She pushed the application across the table to Emilio but she knew Ricco was looking at it as well. "I'm Mariko. Mariko Majo." She bowed her head, her gaze sliding away from his in shame. That was unusual for her, she usually stared defiantly, daring anyone to notice her name. To comment. Still, she watched Ricco carefully from under her long feathery lashes. She'd perfected that particular art many, many years earlier.
His gaze drifted over her face so that she had to fight to keep color from rising. Very slowly his hand, large and strong with long fingers, turned the application toward him. All the while his eyes remained on her face, and then his gaze dropped to the writing. His features went utterly still.
He knew. He could read those characters and he knew what her last name meant. The name she'd been given, not born with. She didn't know her true last name; that had been taken away from her and her brother. Humiliation almost had her snatching the paper out from under his hand, but pride won out and she lifted her chin and her gaze to his face, steeling herself for his snide comment. Let him judge her. She was used to it. She lived with disapproval every day of her life.
"May I call you Mariko?
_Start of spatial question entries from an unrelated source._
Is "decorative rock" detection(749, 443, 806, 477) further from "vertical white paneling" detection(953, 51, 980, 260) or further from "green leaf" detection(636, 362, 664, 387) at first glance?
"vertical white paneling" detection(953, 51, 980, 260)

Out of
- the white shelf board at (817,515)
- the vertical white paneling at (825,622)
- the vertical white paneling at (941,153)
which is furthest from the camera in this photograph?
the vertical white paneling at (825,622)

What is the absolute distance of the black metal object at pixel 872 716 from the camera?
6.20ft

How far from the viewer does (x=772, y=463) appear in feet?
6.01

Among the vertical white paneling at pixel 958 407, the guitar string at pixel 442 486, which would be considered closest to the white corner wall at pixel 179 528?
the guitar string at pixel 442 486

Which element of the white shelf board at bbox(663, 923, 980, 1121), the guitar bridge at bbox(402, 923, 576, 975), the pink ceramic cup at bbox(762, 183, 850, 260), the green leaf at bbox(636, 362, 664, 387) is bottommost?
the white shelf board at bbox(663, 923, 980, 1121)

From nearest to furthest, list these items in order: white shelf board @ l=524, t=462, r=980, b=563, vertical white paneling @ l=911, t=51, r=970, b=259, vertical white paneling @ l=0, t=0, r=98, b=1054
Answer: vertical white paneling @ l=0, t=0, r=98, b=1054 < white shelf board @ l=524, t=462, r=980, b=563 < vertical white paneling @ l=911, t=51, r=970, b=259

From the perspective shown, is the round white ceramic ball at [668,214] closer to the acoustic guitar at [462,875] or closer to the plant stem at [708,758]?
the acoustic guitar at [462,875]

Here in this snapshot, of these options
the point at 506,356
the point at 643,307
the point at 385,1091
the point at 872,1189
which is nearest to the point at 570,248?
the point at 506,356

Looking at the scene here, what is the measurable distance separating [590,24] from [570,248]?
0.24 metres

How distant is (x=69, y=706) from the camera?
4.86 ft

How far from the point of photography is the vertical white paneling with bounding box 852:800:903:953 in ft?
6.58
I prefer not to be formal."
She inclined her head, surprised that he would forgo any reference to her surname. Female devil. She'd kept the devil character out of defiance. If she was being strictly truthful, sometimes she was the devil. She noticed he hadn't given her permission to call him by his first name, but then he would be her employer if she got the position.
"You have no experience, yet you want to be a rope model. Why?"
She'd known she would have to answer that and she could tell the strict truth. She pushed the book across the table to him. "I never knew my mother. This is all I have of her. She was a rope model in Japan."
He continued to look at her, not at the book, although his palm dropped to the cover. "Tell me about your mother."
Her breath caught in her throat. She knew very few facts, most of which weren't good, but she was determined to be honest. "She traveled to Japan with the express purpose of finding a rope master. She was very interested in the art." Make that the erotic elements, if those raising her told the truth. It had been a terrible scandal, her father dishonoring his family by wanting to marry her. That had been the story she'd been told, but when she'd done the research, looking for him …
"Her name?"
She fought to keep the color from rising. Of course she should have started with that. Why was she allowing him to shake her usual composure?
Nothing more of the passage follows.